Study on the film forming mechanism, corrosion inhibition effect and synergistic action of two different inhibitors on copper surface chemical mechanical polishing for GLSI

Abstract

As the most basic interconnection metallic material, copper (Cu) has been widely used in giant-large scale integrated circuits (GLSI). Corrosion inhibitors always play a crucial role in the Cu chemical mechanical polishing (CMP) process. The passivation of hydrogen peroxide (H2O2) alone is too weak to adequately protect against chemical corrosion on the surface of Cu film, thus, it is necessary to add corrosion inhibitors to the slurry. As a representative corrosion inhibitor, 1, 2, 4-triazole was compared with a novel corrosion inhibitor known as TT-LYK (ethanol, 2, 2′-[[(methyl-1H-benzotriazol-1-yl) methyl] imino] bis-), and their mixed inhibitor was studied in this paper.
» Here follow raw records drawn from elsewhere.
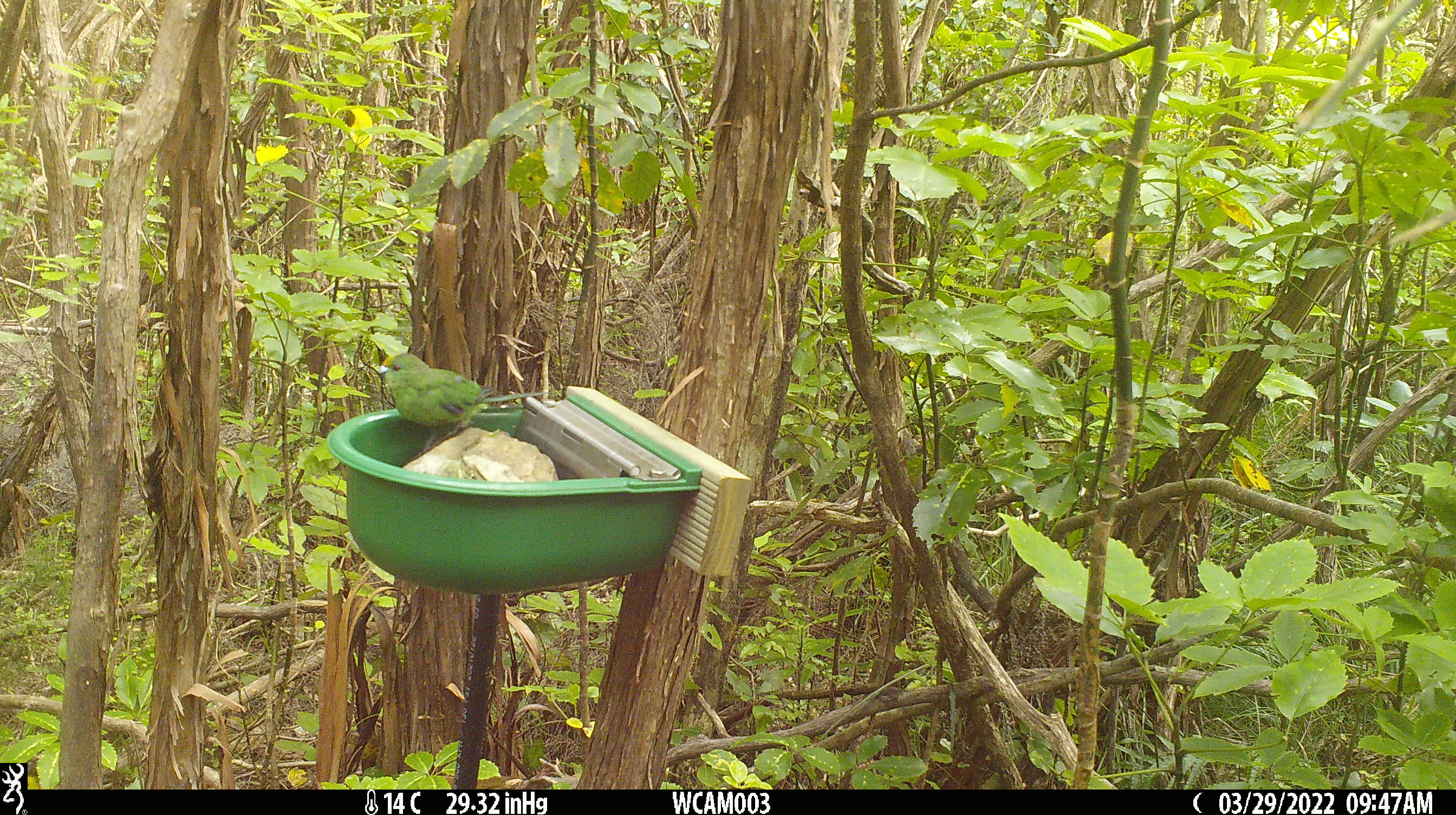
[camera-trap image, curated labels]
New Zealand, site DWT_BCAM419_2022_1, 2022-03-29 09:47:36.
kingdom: Animalia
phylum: Chordata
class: Aves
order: Psittaciformes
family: Psittaculidae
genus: Cyanoramphus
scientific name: Cyanoramphus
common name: parakeet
Parakeet (Cyanoramphus).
Different analytical methods such as the potentiodynamic polarization test, physical appearance phenomenon analysis, contact angle measurement and dynamic polishing experiment were used to compare their inhibition properties, and the fitting of different adsorption isotherms and static erosion tests were used to clarify the adsorption types and passivation processes respectively. The results indicated that both TT-LYK and 1, 2, 4-triazole achieved the goal of inhibiting Cu surface corrosion, but the inhibition effect of TT-LYK was slightly weaker at the same mass fraction. The corrosion protection of the two inhibitors is mainly attributable to the presence of organic inhibitor molecules on the surface of Cu by chemisorption and physisorption simultaneously. The passivation processes of both can be divided into two steps. First, the direct growth of the Cu-inhibitor passivation film occurs, followed by the redeposition of the Cu-inhibitor complex. From the results of electrochemical experiments, it can be concluded that the structure of the thin passivation film growing on the Cu surface varies with the inhibitor, and the composition of the passivation film was investigated by XPS and Raman spectrum analysis. At the same time, the surface roughness after polishing was found to decrease with the increase in inhibition effect of the inhibitors. According to the inhibition characteristics of these two inhibitors, a mixed corrosion inhibitor (TT-LYK and 1, 2, 4-triazole) was proposed in this study. Under the synergistic inhibition action, better inhibition effect and surface quality for Cu CMP were obtained. This outcome may be ascribed to the variation in the structure and density of the passivation film.